He’s still in the race, but John Kasich has had a few obstacles — primarily, getting television time and recovering from a slump in polls. In fact, at one point, the Ohio Governor was a top three candidate. So needless to say, the stakes were high going into Tuesday. As it turned out, Kasich's closing statement at the GOP debate, much like his performance the rest of the evening, was a bit lackluster, and also extremely specific.
Going in, it was clear that Kasich has a ton to lose — or gain — from Tuesday's debate. And based on his performance Tuesday, the field may be thinning out, possibly taking Kasich away. As always, the Governor is about centering an issue and has taken several opportunities — one being his defense of same-sex marriage — to speak on “true” Conservatism.

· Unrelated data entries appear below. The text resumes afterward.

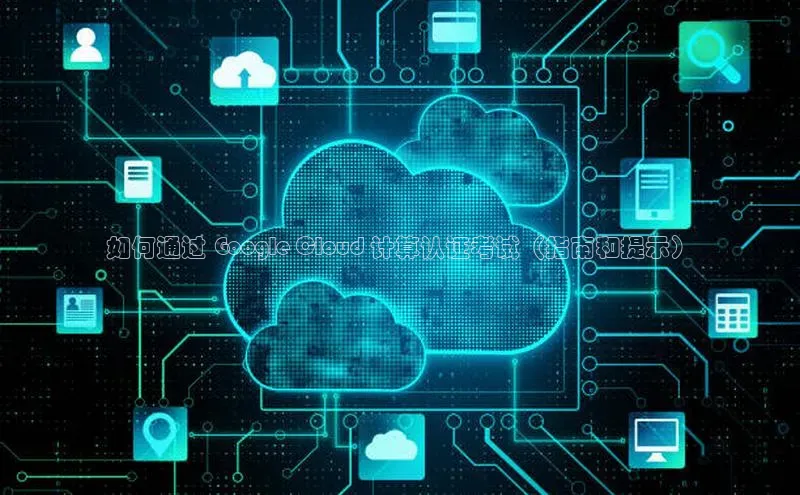 杏悦app下载官网最新版本更新内容度小满支付如何通过 Google Cloud 计算认证考试（指南和提示）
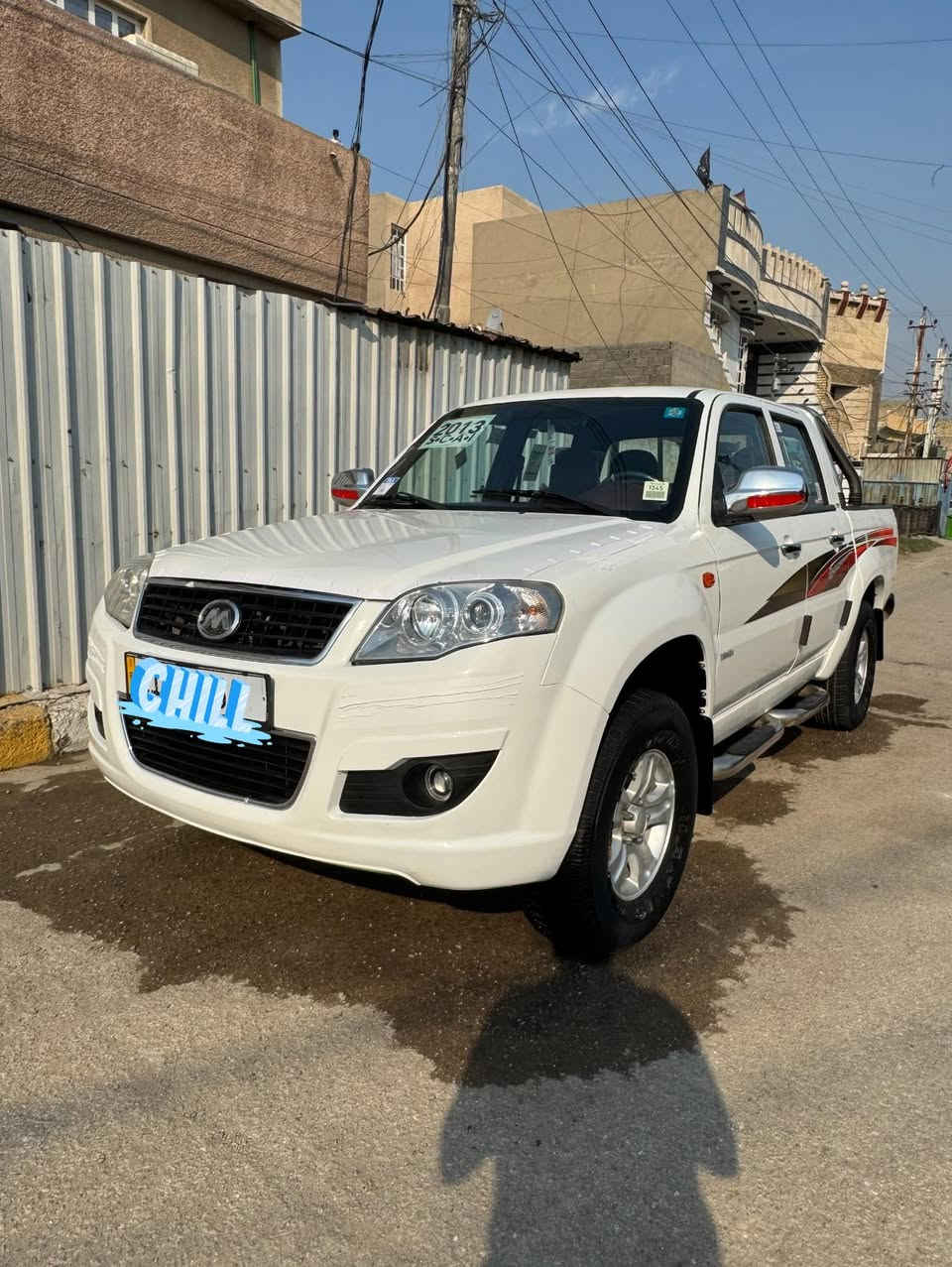 بيكم سكاي 2013 رقم بغداد أنكليزي
سنويه مجدده 2030.  بسمي.        تبريد ثلج  
سياره كفاله عامه من كلشي.          تخم تاير جديد 
صدر جديد.    سياره جاهزه من كلشي 
ترايك وين ميعجبك.            سياره شرط صفاح موس
كله عل بلاد. استلام شركه عله إيد صاحبهه 
شراي يتصل.                 مكاني بغداد 
***********

‭0783 805 0952‬
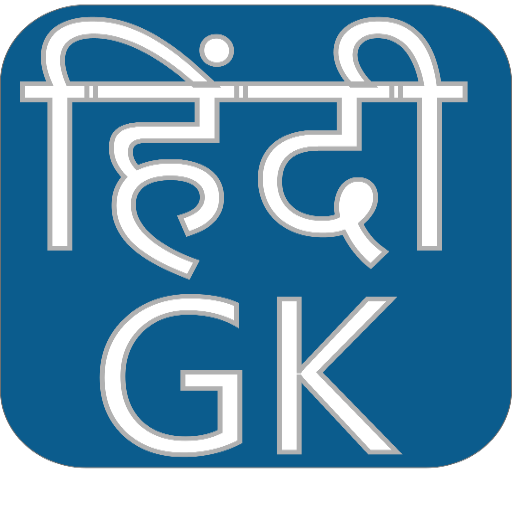 Hindi Gk General Knowledge logo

But it seems as of late, Kasich has seized opportunities to split with his party. Following the San Bernardino shootings, he made headlines earlier this month by suggesting that people on the terror watch list shouldn’t be able to purchase guns. “Of course, it makes common sense to say that, if you're on a terrorist watch list, you shouldn't be able to go out and get a gun, although you will be able to get it illegally,” Kasich said on State of the Union.
And like GOP Presidential hopeful Jeb Bush, a usually non-combative Kasich is less hesitatant to spar with Donald Trump. Not only is he churning out campaign ads left and right but he is also hopping on Twitter in hopes of ending this Trump lovefest. “You may value your constitutional rights, but @realdonaldtrump is not as concerned,” Kasich tweeted about the frontrunner on Monday.
However, Kasich’s closing argument didn't quite live up to the occasion. He chose to work the Ohio angle — hard — and also wax sentimental. Here’s what he said to finish out the night:
No Republican has ever been elected president of the United States without winning Ohio. Let me give you a little tip on how you win in Ohio. It’s reform, hope, it’s growth, it’s opportunity, and it’s security. The people of Ohio are the people of America. The people of America are reflected in Ohio. Our message has to be big, and bold, and positive, and connect now just with people’s heads, but also connect with their hearts. We will do it, we will beat Hillary Clinton, and we will run the White House and we will strengthen and fix America, I promise you.
So lots of Ohio and rhetoric and Ohio rhetoric, but not much else. Ohio is important, but we would have liked a closing statement that was a little broader.